In 1997, we declared that:

"100 percent access can be the agenda of every state legal services community."

Smith, Ken and John Scanlon,
"IOLTA: A Leadership Platform That Can Make 100 Percent Access a Reality,"
ABA Dialogue, July, 1997

This declaration defines a central focus of our work. We believe it is possible to achieve full access. We believe that within the current decade we will see communities -- perhaps many of them -- who have achieved the goal of Full Access to the civil justice system for their poorest and most vulnerable citizens. We are seeking partners in making this vision a reality in state and local communities -- click here for information.

How will it be done? ...The three cornerstones.

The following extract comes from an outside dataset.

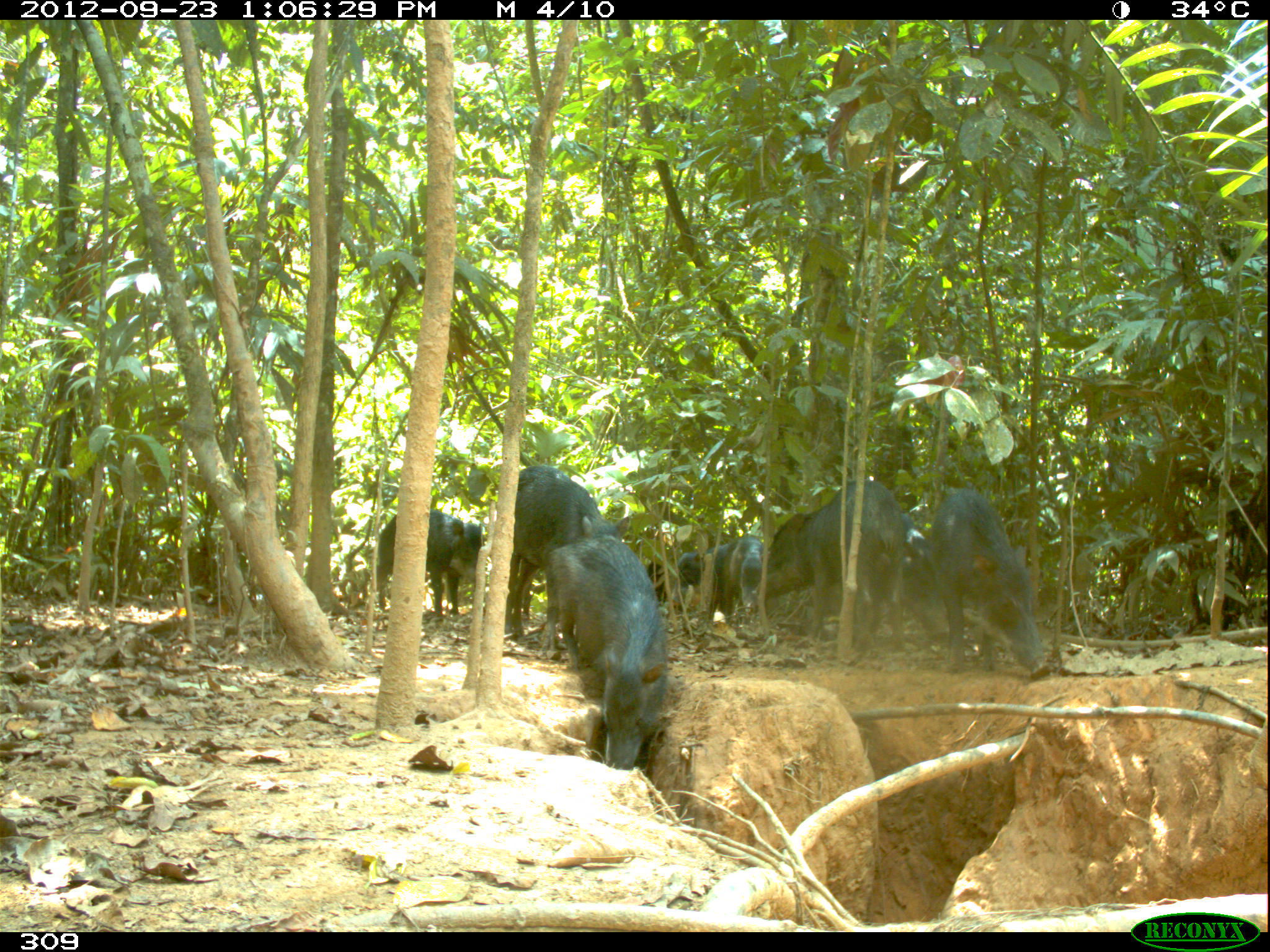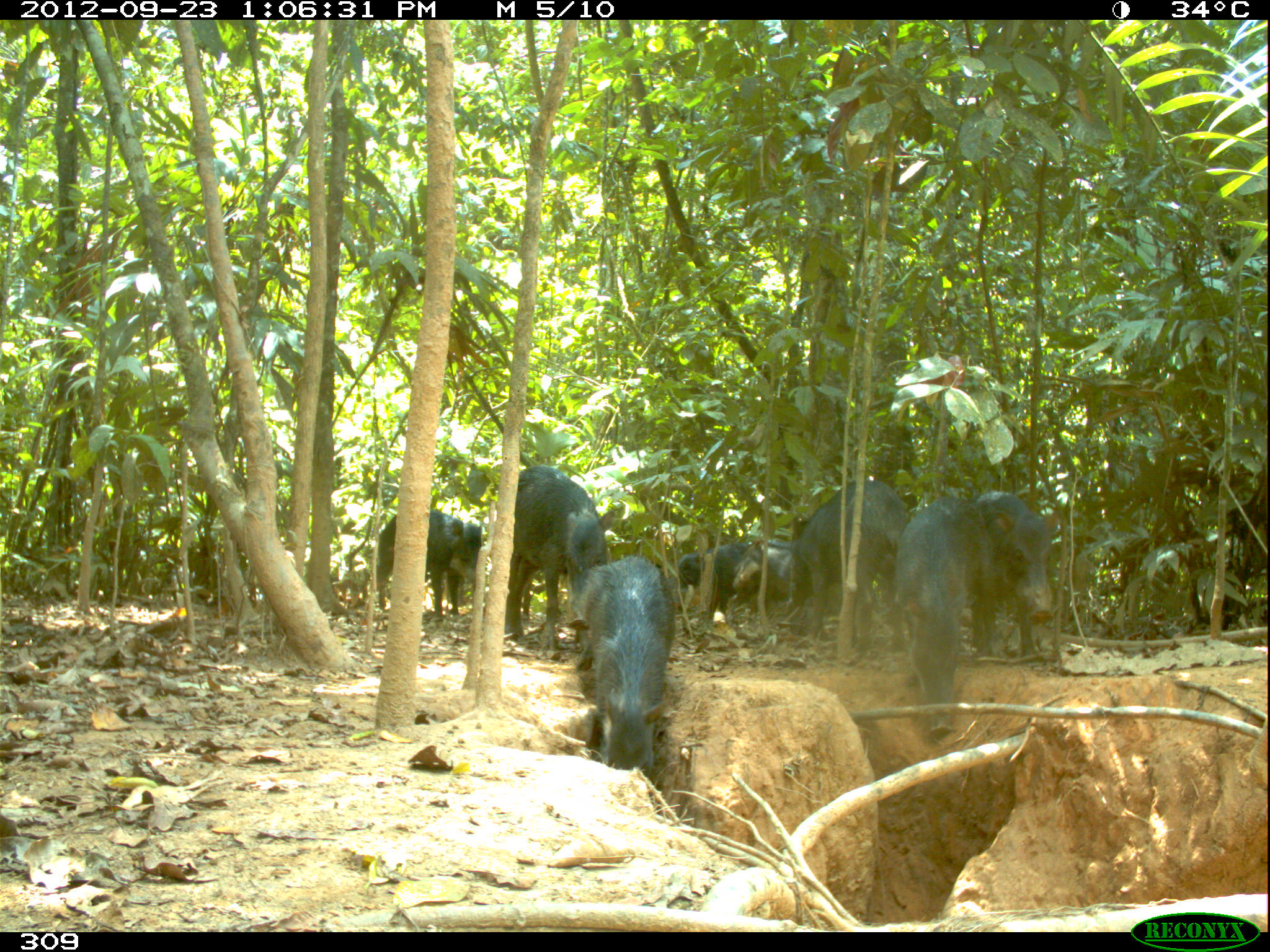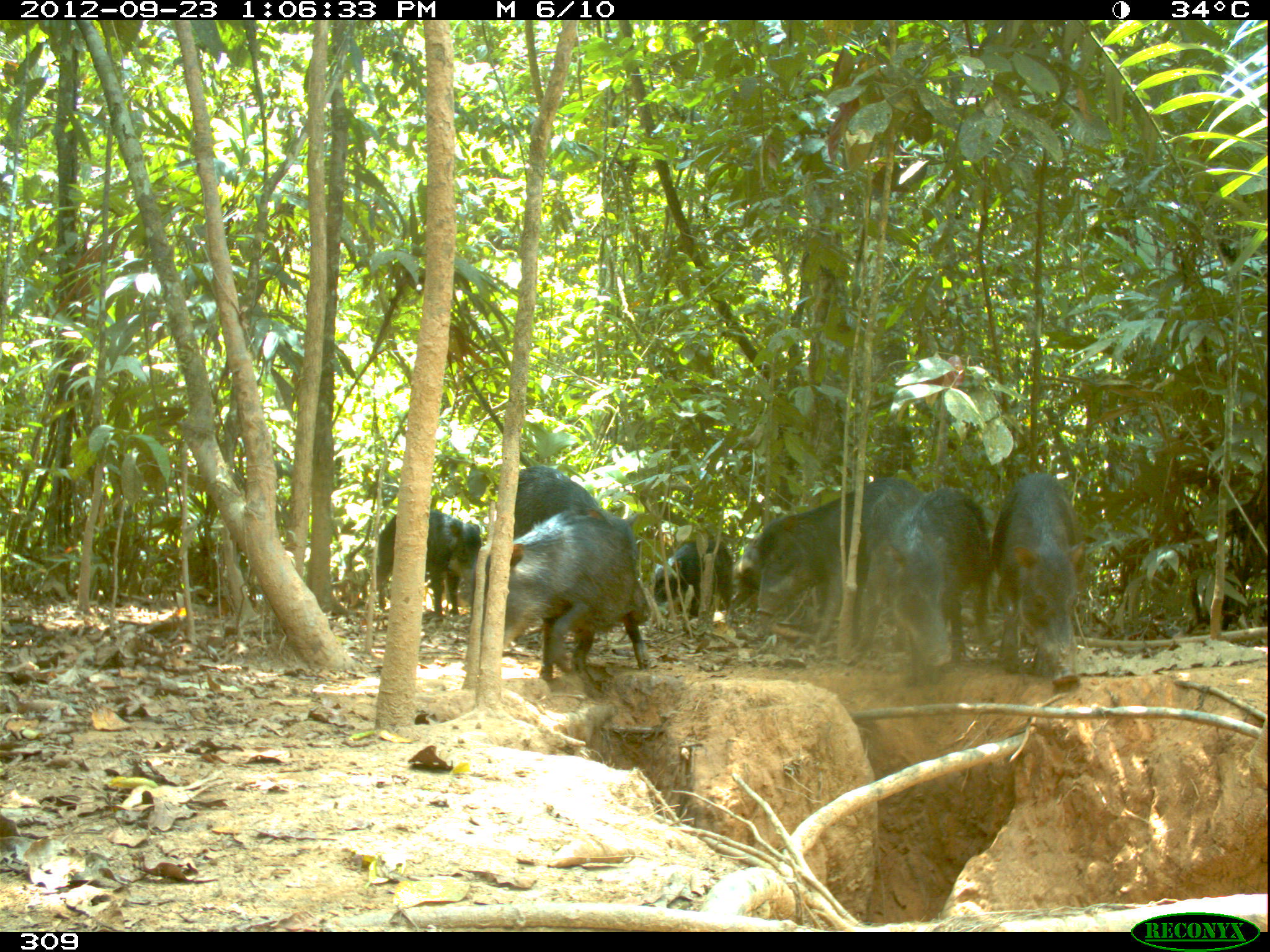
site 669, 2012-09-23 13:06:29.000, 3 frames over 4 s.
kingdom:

Communities are already working on it! Full access is being pursued by identifying and applying the best work in the country in three strategic areas:

  1. Resource development. We will generate new funding streams, recruit new partners, attract new volunteers. Resource development means more than traditional fundraising. It's all about making linkages between what we do and what others (funders, agencies, partners, volunteers...) want and are willing to join us in achieving. "Marketing" legal services, in the sense of generating opportunities for connecting our vision with people who can fund it, is crucial for progress on our Full Access agenda.
  2. Service delivery technology. "Technology" is more than computers. It is the whole toolkit we have at our disposal to meet the needs of a low income community. We could double, triple or quadruple the "bang" we get from the "bucks" we are spending now, just by switching to best-practice models that legal services innovators across the nation have developed for delivering services up and down the entire spectrum of legal needs -- from providing simple information and advice to challenging public policies that unfairly burden entire segments of the low income population.
  3. Leadership. Even if the funding sources are there and the delivery models are available, achieving Full Access will require leadership. Leadership is about making something happen that wouldn't have happened anyway. In every community seeking Full Access, someone will have to declare that it is possible and publicly advocate for it!